Instrução dada 1: Verifique se cada afirmação abaixo está de acordo com o texto sobre natureza e economia: (a) as corporações funcionam à base dos lucros trimestrais; (b) o texto sustenta que “salvar o planeta” vai matar o crescimento; (c) em escala geológica, as mudanças climáticas estão acontecendo rapidamente. Para cada uma, responda sim ou não e cite literalmente as palavras do texto que decidem a questão.

Texto do documento:
──────

Em artigo, a chefe da Convenção da ONU sobre Diversidade Biológica, Cristiana Pasca Palmer, ressalta que os ecossistemas naturais oferecem serviços de importante valor para a humanidade, como a polinização feita pelos insetos e animais, associada a mais 75% dos cultivos alimentares do mundo.
Florestas, como a Amazônia, também desempenham um papel crítico na preservação do equilíbrio climático e na absorção de gás carbônico, afirma a dirigente.
Precisamos entender a natureza e a gravidade da crise coletiva que confronta agora a civilização humana se quisermos responder às questões que ela coloca. Se não frearmos e revertermos em breve a nossa atual trajetória descontrolada de mudanças climáticas, degradação ambiental e perda generalizada da biodiversidade, a economia global vai sofrer consequências negativas por conta própria.
Não é “salvar o planeta” que vai matar o crescimento. Ao contrário, a destruição acelerada da natureza vai minar não apenas a economia global, mas poderia eventualmente ameaçar muitas formas de vida na Terra, incluindo a nossa própria espécie.
O consenso científico sobre esse fato é quase universal — e suas implicações econômicas negativas também estão ficando cada vez mais claras. Um paralelo pode ser traçado com uma crise anterior. Durante o auge da Guerra Fria, quando os conselheiros econômicos do presidente Eisenhower foram informá-los sobre o impacto potencial de uma guerra nuclear sobre o dólar dos EUA, dizem que ele teria dito: “Esperem um minuto, rapazes, (caso haja uma guerra nuclear) não estaremos reconstruindo o dólar. Estaremos escavando a terra em busca de minhocas”.
Embora as mudanças climáticas possam parecer que estão ocorrendo num período de tempo mais longo, em escala geológica elas estão acontecendo num piscar de olhos. Por mais importante que seja o crescimento econômico, a dura realidade é que, como Eisenhower, se não impedirmos essa crise, nós provavelmente estaremos preocupados com coisas distintas do crescimento econômico.
A questão fundamental, portanto, é como salvar o planetar e, com ele, a economia, dessa crise de gerações, dados os incentivos extremamente de curto prazo das nossas principais instituições — as corporações e os governos em especial, que funcionam respectivamente à base dos lucros trimestrais e dos resultados das próximas eleições, mas também o público global, que está corretamente preocupado com suas próprias vidas e meios de subsistência.
Como podemos incentivar as lideranças a tomar decisões de longo prazo para o benefício comum da humanidade? Como podemos educar e ativar o público global para entender e fazer parte dessa luta? E como podemos reimaginar a economia, de modo que as oportunidades da transição verde não sejam apenas realizadas, mas distribuídas de maneira mais igual entre as pessoas, em vez de levar a uma desigualdade e instabilidade ampliadas?

──────

Instrução dada 2: Reúna todas as linhas dos registros que contêm a palavra "separates", levando em conta a distinção entre maiúsculas e minúsculas.

Dados do exercício:
──────

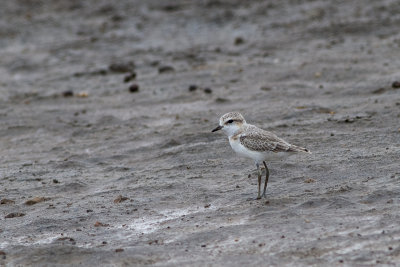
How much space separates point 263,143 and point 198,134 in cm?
313

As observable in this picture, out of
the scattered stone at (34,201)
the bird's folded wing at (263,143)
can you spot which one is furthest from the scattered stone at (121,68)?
the bird's folded wing at (263,143)

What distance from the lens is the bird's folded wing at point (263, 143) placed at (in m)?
8.26

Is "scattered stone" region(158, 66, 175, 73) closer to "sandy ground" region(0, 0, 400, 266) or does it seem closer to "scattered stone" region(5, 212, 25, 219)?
"sandy ground" region(0, 0, 400, 266)

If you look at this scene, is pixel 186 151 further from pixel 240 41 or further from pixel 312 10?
pixel 312 10

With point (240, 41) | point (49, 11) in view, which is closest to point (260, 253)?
point (240, 41)

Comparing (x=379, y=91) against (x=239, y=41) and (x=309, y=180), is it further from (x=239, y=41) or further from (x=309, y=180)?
(x=239, y=41)

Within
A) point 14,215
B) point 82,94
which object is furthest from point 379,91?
point 14,215

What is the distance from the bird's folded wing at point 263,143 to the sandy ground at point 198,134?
556 mm

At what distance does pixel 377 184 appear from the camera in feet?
26.7

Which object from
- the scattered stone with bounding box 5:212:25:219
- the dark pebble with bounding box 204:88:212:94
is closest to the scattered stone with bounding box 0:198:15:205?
the scattered stone with bounding box 5:212:25:219

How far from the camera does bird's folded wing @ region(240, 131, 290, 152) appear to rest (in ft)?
27.1

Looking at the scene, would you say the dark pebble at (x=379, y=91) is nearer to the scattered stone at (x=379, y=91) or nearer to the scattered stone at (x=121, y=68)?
the scattered stone at (x=379, y=91)

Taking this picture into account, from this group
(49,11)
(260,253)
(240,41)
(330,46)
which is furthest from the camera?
(49,11)

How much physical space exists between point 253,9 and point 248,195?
12678 millimetres
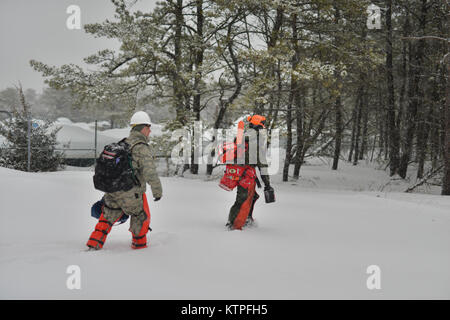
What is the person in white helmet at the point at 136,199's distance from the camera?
4.04 metres

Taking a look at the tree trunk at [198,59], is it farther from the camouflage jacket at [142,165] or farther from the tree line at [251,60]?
the camouflage jacket at [142,165]

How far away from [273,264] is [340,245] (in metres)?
1.33

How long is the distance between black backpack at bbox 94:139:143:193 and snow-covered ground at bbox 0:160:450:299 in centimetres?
76

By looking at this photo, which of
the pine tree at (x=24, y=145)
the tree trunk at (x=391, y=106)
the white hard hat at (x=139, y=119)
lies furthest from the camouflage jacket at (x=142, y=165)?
the tree trunk at (x=391, y=106)

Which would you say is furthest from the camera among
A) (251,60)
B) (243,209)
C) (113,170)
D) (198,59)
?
(198,59)

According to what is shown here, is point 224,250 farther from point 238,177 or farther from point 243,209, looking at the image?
point 238,177

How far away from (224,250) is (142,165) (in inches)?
55.8

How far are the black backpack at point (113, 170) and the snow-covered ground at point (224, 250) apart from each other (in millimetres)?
759

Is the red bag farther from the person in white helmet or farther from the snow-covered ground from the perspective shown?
the person in white helmet

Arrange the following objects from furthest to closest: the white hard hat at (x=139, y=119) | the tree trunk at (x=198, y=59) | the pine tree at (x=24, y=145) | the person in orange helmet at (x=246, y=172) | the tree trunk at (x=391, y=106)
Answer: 1. the tree trunk at (x=391, y=106)
2. the pine tree at (x=24, y=145)
3. the tree trunk at (x=198, y=59)
4. the person in orange helmet at (x=246, y=172)
5. the white hard hat at (x=139, y=119)

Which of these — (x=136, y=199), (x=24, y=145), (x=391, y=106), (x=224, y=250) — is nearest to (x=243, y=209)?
(x=224, y=250)

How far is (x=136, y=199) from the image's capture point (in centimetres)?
409

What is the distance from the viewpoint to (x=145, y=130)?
426 centimetres
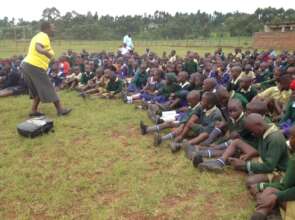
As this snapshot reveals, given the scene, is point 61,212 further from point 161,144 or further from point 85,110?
point 85,110

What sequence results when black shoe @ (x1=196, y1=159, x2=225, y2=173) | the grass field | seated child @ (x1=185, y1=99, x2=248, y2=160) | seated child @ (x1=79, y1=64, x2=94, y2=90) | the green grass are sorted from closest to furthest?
the green grass
black shoe @ (x1=196, y1=159, x2=225, y2=173)
seated child @ (x1=185, y1=99, x2=248, y2=160)
seated child @ (x1=79, y1=64, x2=94, y2=90)
the grass field

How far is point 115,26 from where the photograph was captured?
2302 inches

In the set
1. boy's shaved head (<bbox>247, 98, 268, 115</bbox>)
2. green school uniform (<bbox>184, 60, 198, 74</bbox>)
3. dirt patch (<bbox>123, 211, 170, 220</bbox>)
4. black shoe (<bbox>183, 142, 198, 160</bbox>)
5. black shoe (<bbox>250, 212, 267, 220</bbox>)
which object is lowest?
dirt patch (<bbox>123, 211, 170, 220</bbox>)

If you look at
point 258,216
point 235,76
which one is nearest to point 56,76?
point 235,76

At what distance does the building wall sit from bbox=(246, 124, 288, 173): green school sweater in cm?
2863

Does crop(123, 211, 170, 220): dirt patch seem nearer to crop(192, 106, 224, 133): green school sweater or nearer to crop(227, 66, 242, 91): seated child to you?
crop(192, 106, 224, 133): green school sweater

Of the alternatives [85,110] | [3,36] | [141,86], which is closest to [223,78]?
[141,86]

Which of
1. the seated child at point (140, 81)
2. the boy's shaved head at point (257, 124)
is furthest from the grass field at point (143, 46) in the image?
the boy's shaved head at point (257, 124)

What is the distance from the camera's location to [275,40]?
3206 cm

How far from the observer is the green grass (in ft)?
12.5

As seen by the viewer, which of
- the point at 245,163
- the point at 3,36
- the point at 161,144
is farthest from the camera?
the point at 3,36

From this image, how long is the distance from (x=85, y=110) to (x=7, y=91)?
9.95ft

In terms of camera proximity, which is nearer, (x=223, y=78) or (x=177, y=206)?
(x=177, y=206)

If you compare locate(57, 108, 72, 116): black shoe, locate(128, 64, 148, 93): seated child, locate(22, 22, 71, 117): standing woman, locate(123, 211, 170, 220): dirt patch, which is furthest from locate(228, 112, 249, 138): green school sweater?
locate(128, 64, 148, 93): seated child
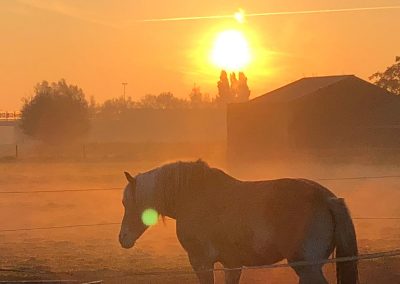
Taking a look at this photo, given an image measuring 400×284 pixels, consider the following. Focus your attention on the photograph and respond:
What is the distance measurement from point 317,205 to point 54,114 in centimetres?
5609

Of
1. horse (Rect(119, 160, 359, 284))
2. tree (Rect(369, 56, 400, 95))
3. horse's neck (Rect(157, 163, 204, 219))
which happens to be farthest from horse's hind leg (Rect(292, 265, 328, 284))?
tree (Rect(369, 56, 400, 95))

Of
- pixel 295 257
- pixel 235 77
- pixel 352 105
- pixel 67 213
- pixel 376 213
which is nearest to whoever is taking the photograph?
pixel 295 257

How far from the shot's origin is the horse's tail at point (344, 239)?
603 cm

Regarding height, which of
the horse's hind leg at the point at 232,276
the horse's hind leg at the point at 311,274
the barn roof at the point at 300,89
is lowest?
the horse's hind leg at the point at 232,276

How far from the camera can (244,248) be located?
637 cm

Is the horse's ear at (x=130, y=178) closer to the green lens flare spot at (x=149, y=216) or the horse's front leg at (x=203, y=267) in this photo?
the green lens flare spot at (x=149, y=216)

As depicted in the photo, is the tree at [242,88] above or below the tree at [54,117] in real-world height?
above

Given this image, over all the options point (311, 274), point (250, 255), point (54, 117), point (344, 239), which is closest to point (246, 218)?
point (250, 255)

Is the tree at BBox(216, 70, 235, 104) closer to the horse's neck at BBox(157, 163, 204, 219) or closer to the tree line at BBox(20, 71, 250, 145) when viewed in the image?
the tree line at BBox(20, 71, 250, 145)

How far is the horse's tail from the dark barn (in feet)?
86.4

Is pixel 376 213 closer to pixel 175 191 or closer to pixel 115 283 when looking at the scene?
pixel 115 283

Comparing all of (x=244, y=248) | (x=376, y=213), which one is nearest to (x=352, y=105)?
(x=376, y=213)

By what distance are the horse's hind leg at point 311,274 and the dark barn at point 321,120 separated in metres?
26.5

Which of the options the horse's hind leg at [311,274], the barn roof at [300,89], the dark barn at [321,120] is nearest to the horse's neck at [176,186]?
the horse's hind leg at [311,274]
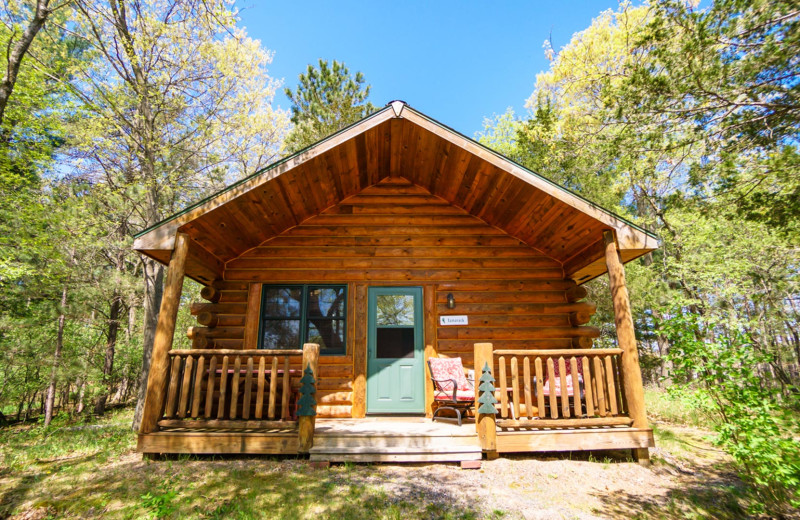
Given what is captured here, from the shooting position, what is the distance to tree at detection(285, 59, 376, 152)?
13.9 m

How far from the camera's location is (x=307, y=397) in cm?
429

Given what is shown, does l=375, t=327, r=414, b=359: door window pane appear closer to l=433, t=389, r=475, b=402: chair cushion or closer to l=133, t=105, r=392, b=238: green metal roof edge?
l=433, t=389, r=475, b=402: chair cushion

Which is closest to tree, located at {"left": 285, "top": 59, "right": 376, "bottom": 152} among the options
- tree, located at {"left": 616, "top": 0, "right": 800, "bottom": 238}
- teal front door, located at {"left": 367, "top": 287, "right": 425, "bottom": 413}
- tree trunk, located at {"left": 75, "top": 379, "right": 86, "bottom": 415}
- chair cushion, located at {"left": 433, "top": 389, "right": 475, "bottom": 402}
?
teal front door, located at {"left": 367, "top": 287, "right": 425, "bottom": 413}

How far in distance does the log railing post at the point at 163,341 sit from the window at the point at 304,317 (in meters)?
1.75

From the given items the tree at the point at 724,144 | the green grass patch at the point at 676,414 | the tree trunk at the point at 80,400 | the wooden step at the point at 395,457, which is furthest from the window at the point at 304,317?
the tree trunk at the point at 80,400

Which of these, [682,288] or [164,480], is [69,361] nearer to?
[164,480]

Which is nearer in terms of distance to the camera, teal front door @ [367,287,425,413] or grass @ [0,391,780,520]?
grass @ [0,391,780,520]

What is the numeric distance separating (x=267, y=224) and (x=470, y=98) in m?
11.5

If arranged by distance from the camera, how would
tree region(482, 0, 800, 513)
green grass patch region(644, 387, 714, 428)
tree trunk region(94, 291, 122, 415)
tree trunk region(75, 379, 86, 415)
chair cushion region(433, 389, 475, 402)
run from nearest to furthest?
tree region(482, 0, 800, 513), chair cushion region(433, 389, 475, 402), green grass patch region(644, 387, 714, 428), tree trunk region(75, 379, 86, 415), tree trunk region(94, 291, 122, 415)

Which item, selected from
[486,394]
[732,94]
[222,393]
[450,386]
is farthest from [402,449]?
[732,94]

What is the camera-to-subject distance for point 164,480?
376 centimetres

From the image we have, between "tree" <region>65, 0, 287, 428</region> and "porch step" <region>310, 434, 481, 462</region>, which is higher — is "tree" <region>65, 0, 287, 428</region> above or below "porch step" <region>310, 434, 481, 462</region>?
above

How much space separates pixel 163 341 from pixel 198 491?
1.85 m

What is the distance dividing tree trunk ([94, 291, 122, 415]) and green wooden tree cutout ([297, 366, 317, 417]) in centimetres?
958
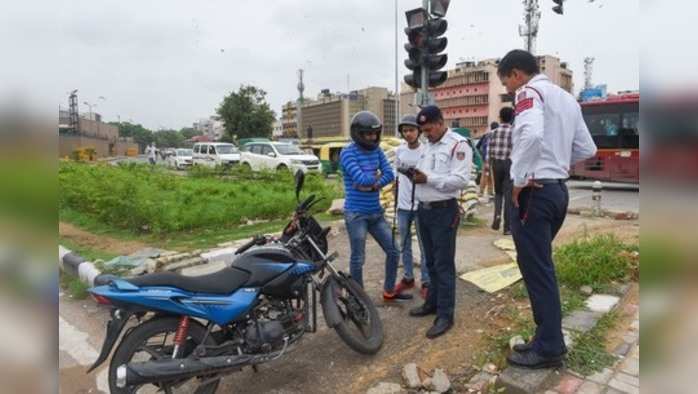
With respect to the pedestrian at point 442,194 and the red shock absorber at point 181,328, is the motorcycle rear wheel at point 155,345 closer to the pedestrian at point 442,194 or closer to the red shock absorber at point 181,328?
the red shock absorber at point 181,328

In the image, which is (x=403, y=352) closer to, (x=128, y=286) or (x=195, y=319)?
(x=195, y=319)

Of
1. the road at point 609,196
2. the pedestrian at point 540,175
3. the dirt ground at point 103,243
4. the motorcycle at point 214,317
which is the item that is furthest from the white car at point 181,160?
the pedestrian at point 540,175

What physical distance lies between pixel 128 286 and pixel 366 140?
6.98 ft

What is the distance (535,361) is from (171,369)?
2.16m

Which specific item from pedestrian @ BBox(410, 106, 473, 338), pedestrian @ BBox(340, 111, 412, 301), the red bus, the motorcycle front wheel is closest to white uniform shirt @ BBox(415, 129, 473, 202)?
pedestrian @ BBox(410, 106, 473, 338)

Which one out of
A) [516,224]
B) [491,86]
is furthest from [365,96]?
[516,224]

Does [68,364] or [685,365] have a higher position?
[685,365]

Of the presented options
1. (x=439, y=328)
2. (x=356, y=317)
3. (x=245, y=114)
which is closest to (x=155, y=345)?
(x=356, y=317)

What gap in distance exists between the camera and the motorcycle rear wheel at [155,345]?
8.64ft

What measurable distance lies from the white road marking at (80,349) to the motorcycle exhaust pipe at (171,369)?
72 centimetres

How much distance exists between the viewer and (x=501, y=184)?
727 cm

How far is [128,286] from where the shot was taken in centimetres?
257

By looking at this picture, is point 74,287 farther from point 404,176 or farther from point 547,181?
point 547,181

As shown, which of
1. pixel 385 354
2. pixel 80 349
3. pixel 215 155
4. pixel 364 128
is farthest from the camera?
pixel 215 155
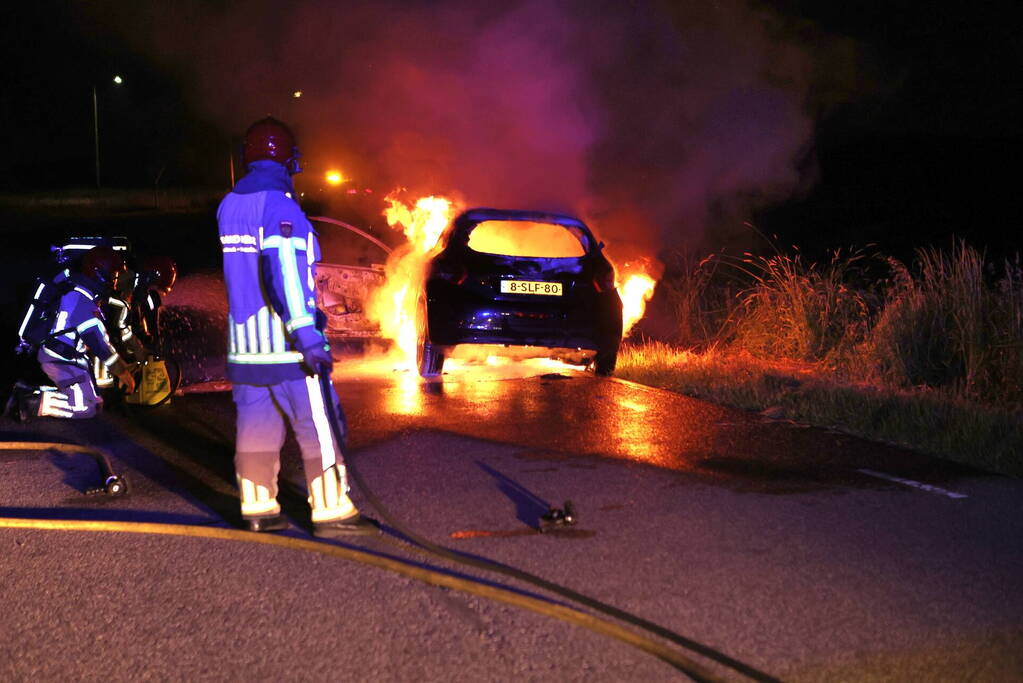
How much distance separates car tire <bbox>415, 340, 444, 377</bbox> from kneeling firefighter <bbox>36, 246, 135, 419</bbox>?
3028mm

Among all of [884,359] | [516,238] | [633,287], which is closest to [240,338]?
[516,238]

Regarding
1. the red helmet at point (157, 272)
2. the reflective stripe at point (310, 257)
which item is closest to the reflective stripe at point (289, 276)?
the reflective stripe at point (310, 257)

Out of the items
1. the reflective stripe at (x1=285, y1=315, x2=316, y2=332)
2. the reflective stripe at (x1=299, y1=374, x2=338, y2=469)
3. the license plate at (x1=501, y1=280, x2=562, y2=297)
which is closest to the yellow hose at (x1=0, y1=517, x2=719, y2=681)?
the reflective stripe at (x1=299, y1=374, x2=338, y2=469)

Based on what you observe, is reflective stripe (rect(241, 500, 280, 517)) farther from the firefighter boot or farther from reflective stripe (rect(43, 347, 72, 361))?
reflective stripe (rect(43, 347, 72, 361))

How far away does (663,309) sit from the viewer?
53.2ft

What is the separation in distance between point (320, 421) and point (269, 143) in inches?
53.4

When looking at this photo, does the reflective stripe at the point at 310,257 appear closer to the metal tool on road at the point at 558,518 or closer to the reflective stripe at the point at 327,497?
the reflective stripe at the point at 327,497

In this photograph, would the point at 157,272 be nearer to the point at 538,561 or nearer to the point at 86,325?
the point at 86,325

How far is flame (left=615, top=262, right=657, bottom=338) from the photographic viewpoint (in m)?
14.0

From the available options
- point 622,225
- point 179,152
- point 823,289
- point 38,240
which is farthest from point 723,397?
point 179,152

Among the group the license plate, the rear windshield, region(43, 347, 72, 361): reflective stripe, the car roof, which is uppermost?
the car roof

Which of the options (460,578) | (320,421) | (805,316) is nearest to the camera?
(460,578)

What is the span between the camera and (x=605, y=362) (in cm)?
1116

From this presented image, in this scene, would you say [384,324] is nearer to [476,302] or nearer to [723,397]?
[476,302]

──────

Resposta 1:
(a) Sim: “as corporações e os governos em especial, que funcionam respectivamente à base dos lucros trimestrais e dos resultados das próximas eleições”.
(b) Não: “Não é “salvar o planeta” que vai matar o crescimento.”
(c) Sim: “em escala geológica elas estão acontecendo num piscar de olhos”.

Resposta 2:
How much space separates point 263,143 and point 198,134 in cm?
How much space separates pixel 163 341 from pixel 198 491?
How much distance separates car tire <bbox>415, 340, 444, 377</bbox> from kneeling firefighter <bbox>36, 246, 135, 419</bbox>?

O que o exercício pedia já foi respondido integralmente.